From process improvement meetings to batch review boards, we handle issues openly and without delay. Recalls or out-of-spec events do happen in complex manufacturing, but swift root cause investigation and transparent client engagement separate enduring producers from risk-averse traders.
Demand for fluconazole continues to grow globally, particularly as fungal infection rates rise in immunocompromised populations and as resistance shifts prescribing patterns. The true test for a manufacturer lies in matching this demand with standards that protect patient health, ensure reliable drug performance, and enable safe working conditions for every employee.

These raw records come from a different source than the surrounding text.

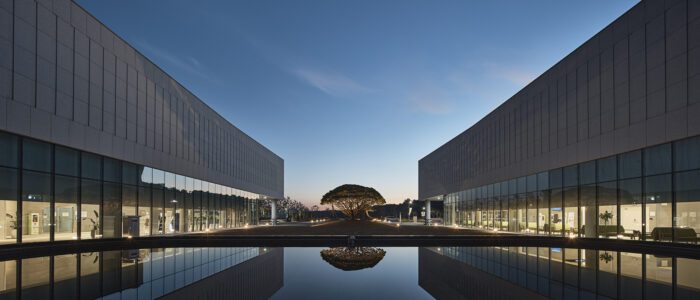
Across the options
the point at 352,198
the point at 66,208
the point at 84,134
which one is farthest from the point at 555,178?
the point at 66,208

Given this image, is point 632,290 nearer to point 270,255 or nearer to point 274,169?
point 270,255

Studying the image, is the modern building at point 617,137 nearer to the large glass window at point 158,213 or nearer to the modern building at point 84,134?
the modern building at point 84,134

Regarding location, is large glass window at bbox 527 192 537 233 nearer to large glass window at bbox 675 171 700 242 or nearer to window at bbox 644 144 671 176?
window at bbox 644 144 671 176

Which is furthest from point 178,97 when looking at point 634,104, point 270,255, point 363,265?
point 634,104

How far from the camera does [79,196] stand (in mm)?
27594

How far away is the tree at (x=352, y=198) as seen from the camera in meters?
63.7

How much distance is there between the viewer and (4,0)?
21.8 m

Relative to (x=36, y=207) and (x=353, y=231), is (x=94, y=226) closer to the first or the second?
(x=36, y=207)

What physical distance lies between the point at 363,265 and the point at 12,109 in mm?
16829

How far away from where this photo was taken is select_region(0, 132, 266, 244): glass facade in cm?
2291

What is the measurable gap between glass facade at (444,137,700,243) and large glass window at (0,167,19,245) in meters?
30.6

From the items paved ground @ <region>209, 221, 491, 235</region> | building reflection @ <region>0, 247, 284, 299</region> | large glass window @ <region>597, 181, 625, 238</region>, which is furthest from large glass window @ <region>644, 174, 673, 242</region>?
building reflection @ <region>0, 247, 284, 299</region>

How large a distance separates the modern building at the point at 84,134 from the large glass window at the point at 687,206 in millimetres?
30037

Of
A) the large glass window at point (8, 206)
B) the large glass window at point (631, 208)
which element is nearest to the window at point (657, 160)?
the large glass window at point (631, 208)
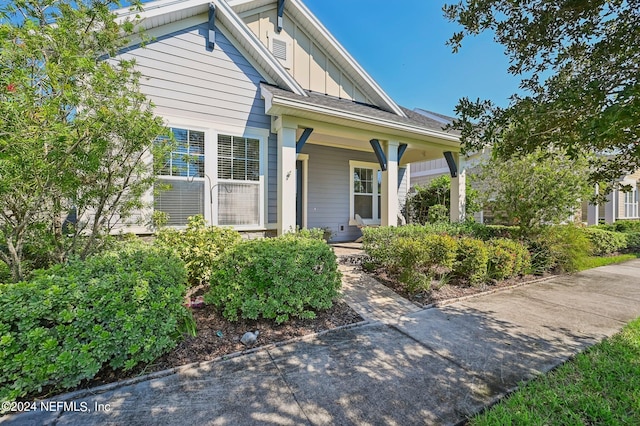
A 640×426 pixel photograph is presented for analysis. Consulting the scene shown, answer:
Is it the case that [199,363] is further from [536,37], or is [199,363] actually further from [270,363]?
[536,37]

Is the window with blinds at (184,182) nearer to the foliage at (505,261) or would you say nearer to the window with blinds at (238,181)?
the window with blinds at (238,181)

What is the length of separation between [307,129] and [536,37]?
4423mm

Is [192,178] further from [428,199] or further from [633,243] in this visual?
[633,243]

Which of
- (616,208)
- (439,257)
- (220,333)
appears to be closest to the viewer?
(220,333)

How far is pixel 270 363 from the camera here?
9.07ft

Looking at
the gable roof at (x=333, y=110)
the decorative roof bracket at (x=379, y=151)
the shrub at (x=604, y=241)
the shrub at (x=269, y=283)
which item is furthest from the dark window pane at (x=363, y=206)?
the shrub at (x=604, y=241)

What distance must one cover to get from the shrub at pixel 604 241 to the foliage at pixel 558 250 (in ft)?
9.86

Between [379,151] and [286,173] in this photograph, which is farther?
[379,151]

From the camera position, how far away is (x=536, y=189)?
6.96m

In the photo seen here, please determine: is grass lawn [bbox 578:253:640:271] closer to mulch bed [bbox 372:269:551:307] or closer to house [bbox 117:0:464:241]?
mulch bed [bbox 372:269:551:307]

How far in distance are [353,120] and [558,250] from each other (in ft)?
19.3

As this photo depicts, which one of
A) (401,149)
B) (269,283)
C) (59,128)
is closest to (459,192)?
(401,149)

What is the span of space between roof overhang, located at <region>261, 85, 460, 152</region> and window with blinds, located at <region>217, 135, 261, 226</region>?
1.02 meters

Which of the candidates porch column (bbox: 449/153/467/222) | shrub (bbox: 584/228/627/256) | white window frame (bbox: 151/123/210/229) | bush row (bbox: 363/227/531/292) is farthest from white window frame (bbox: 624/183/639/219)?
white window frame (bbox: 151/123/210/229)
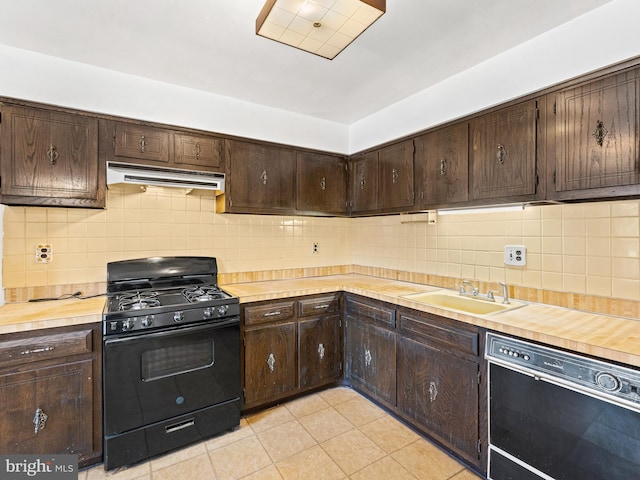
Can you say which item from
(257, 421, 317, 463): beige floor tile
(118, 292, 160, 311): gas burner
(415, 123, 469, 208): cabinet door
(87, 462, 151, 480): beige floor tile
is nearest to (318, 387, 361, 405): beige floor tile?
(257, 421, 317, 463): beige floor tile

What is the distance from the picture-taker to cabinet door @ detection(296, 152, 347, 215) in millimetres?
3002

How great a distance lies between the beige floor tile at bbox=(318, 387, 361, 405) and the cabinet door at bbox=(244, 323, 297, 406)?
0.31m

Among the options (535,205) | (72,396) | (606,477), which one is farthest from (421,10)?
(72,396)

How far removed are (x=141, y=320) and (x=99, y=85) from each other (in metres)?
1.60

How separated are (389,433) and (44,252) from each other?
8.79 ft

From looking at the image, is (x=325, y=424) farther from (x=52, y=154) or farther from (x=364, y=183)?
(x=52, y=154)

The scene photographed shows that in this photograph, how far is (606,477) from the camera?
131 centimetres

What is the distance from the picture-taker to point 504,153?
1974 mm

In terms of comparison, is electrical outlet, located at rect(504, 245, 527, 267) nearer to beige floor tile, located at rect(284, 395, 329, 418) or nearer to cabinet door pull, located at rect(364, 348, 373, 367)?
cabinet door pull, located at rect(364, 348, 373, 367)

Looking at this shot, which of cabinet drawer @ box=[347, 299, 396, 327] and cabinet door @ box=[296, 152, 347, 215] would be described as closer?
cabinet drawer @ box=[347, 299, 396, 327]

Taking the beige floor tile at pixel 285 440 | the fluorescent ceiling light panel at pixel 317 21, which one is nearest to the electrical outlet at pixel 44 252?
the beige floor tile at pixel 285 440

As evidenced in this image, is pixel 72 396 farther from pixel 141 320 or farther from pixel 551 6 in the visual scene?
pixel 551 6

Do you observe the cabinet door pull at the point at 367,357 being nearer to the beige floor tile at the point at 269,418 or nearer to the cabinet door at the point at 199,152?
the beige floor tile at the point at 269,418

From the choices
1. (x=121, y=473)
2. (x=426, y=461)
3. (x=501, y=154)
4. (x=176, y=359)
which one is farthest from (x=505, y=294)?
(x=121, y=473)
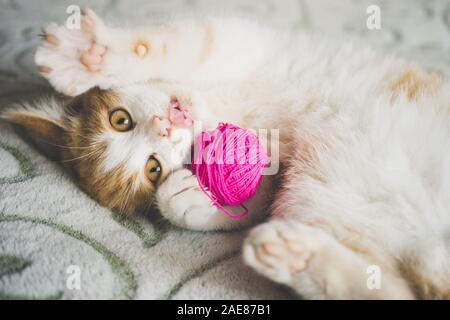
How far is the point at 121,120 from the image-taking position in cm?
87

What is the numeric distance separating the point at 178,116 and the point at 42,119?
0.32 meters

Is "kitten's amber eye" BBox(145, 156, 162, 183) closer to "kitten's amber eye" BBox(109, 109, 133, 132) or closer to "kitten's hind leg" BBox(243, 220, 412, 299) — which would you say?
"kitten's amber eye" BBox(109, 109, 133, 132)

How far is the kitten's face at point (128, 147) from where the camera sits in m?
0.83

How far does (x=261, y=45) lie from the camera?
40.1 inches

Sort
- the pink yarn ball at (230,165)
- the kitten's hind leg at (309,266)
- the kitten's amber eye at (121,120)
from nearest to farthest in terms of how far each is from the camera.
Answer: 1. the kitten's hind leg at (309,266)
2. the pink yarn ball at (230,165)
3. the kitten's amber eye at (121,120)

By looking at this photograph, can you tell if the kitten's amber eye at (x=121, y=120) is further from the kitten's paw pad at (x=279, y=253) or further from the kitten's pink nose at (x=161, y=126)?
the kitten's paw pad at (x=279, y=253)

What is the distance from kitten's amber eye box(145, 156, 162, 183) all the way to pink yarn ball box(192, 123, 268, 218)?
84 millimetres

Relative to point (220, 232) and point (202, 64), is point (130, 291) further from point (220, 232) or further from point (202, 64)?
point (202, 64)

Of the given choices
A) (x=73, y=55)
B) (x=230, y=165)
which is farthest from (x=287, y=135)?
(x=73, y=55)

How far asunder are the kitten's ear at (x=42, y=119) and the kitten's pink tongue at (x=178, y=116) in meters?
0.27

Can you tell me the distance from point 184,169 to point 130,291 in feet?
0.97

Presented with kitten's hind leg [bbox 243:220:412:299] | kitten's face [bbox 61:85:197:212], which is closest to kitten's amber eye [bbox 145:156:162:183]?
kitten's face [bbox 61:85:197:212]

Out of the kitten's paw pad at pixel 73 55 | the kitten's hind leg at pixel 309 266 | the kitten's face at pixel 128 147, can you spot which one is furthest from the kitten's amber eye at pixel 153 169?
the kitten's hind leg at pixel 309 266

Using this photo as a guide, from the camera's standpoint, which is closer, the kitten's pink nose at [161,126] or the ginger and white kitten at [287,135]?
the ginger and white kitten at [287,135]
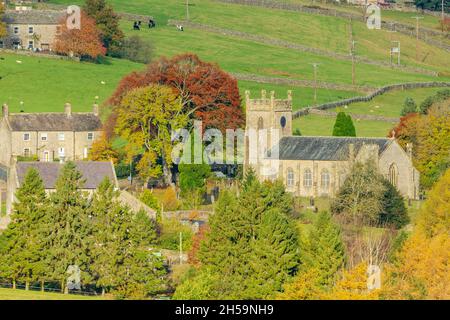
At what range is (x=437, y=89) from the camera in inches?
6240

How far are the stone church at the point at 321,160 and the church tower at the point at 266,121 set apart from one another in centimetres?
7

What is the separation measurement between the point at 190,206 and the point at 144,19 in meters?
72.4

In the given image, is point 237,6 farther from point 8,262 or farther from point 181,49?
point 8,262

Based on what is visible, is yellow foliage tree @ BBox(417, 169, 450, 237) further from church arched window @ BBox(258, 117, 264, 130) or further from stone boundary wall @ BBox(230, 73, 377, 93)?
stone boundary wall @ BBox(230, 73, 377, 93)

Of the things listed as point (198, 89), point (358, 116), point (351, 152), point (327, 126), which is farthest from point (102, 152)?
point (358, 116)

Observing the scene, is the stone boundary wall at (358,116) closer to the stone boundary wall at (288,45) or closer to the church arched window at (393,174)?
the church arched window at (393,174)

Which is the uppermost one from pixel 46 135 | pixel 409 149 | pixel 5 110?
pixel 5 110

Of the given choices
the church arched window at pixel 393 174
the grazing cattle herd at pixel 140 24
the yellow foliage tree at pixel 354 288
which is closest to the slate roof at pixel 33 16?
the grazing cattle herd at pixel 140 24

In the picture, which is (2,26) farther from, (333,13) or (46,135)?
(333,13)

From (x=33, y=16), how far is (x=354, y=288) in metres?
91.2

Years in the business have shown that shortcuts lead to costly corrections, both medically and commercially.
As we extend supply partnerships into new geographies and therapeutic areas, the lessons learned from making fluconazole—tighter process control, transparent data, real technical support—remain central. These hard-won insights differentiate genuine manufacturers from generic supply agencies or transient trading groups. Our ongoing work aims to keep fluconazole production both robust and forward-thinking, drawing on a culture of direct experience and continuous improvement. The feedback from clients and regulatory partners alike tells us this approach supports better outcomes across the entire supply chain.